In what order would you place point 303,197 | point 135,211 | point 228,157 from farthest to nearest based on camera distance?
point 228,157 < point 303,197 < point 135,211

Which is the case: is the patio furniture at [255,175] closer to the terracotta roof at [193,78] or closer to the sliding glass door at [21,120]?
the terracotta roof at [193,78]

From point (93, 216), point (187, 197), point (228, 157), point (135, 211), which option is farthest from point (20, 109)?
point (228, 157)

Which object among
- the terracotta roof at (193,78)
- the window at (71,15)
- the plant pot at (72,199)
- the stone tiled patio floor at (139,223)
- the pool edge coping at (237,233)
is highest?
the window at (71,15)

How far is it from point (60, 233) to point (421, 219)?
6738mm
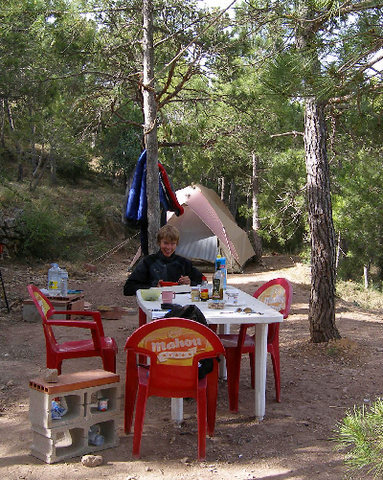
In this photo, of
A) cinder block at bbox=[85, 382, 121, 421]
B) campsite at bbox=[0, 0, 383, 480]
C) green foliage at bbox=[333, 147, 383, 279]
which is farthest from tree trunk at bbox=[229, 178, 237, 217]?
cinder block at bbox=[85, 382, 121, 421]

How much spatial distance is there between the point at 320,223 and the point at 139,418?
9.99 feet

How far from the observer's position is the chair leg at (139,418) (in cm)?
301

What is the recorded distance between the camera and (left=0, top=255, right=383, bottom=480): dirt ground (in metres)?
2.92

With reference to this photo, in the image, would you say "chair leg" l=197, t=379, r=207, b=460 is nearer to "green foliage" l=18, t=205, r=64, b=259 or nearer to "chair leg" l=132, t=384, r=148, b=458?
Result: "chair leg" l=132, t=384, r=148, b=458

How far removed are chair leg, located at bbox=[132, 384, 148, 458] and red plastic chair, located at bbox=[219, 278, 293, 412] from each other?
0.91 meters

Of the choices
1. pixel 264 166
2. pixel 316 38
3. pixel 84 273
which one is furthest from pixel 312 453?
pixel 264 166

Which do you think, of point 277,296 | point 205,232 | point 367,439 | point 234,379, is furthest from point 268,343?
point 205,232

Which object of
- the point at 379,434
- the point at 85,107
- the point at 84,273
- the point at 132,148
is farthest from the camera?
the point at 132,148

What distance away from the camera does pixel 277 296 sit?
447 centimetres

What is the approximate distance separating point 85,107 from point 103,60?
73 cm

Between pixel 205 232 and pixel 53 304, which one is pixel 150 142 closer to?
pixel 53 304

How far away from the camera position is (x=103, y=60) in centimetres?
754

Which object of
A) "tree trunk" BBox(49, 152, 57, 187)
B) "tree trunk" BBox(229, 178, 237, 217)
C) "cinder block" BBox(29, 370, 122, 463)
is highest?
"tree trunk" BBox(49, 152, 57, 187)

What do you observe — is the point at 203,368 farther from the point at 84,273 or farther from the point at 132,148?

● **WHAT THE TASK REQUIRES**: Extract, exactly as they appear, the lines from the one containing "What distance away" through the final line.

● **WORKED ANSWER**:
What distance away from the camera does pixel 277 296 sit?
447 centimetres

What is the approximate distance separating point 85,107 from point 103,60?
73 cm

Between pixel 205 232 and pixel 53 304, which one is pixel 150 142 closer to?
pixel 53 304

How far away from the camera position is (x=103, y=60) in centimetres?
754

Which object of
A) "tree trunk" BBox(49, 152, 57, 187)
B) "tree trunk" BBox(229, 178, 237, 217)
C) "cinder block" BBox(29, 370, 122, 463)
is highest?
"tree trunk" BBox(49, 152, 57, 187)

What do you observe — is the point at 203,368 farther from the point at 84,273 or farther from the point at 132,148?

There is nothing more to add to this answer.